We’ll have more on this in a moment, first here’s a summary of the day’s other main events.

  • Russia said 28 people, including one child, have died in Saturday’s shelling of a bakery in the eastern Ukrainian city of Lysychansk, which is under Russian occupation. A further 10 people were rescued from under the rubble by emergency services, according to officials.

  • More than two dozen people, mostly journalists, were detained on Saturday at a protest in central Moscow where wives and other relatives of Russian servicemen mobilised to fight in Ukraine called for their return, according to a Reuters witness and independent Russian news reports.

  • Belgium is asking G7 countries to consider using €260bn in seized Russian assets held by the west as collateral for loans to Ukraine, according to a report in the Financial Times. This would avoid questions around the legality of seizing the assets outright, as has also been considered by Ukraine’s allies, according to the paper.

  • Russian cosmonaut Oleg Kononenko set a world record for the total amount of time spent in space on Sunday. As of 8:30GMT, Kononenko overtook his compatriot Gennady Padalka who logged more than 878 days in orbit, according to Russia’s space corporation, Roscosmos.

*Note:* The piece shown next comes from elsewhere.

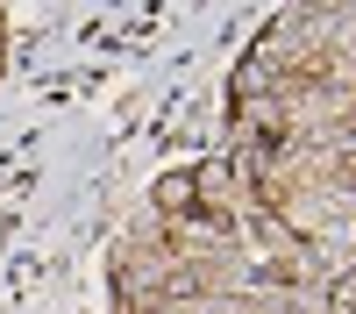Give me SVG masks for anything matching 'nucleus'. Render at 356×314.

  • US senators are racing to release a highly anticipated bill that pairs border enforcement policy with wartime aid for Ukraine, Israel and other US allies. The proposal is the best chance for president Joe Biden to resupply Ukraine with wartime aid. The Senate was expected this week to hold a key test vote on the legislation, but it has already run into a wall of opposition from conservatives.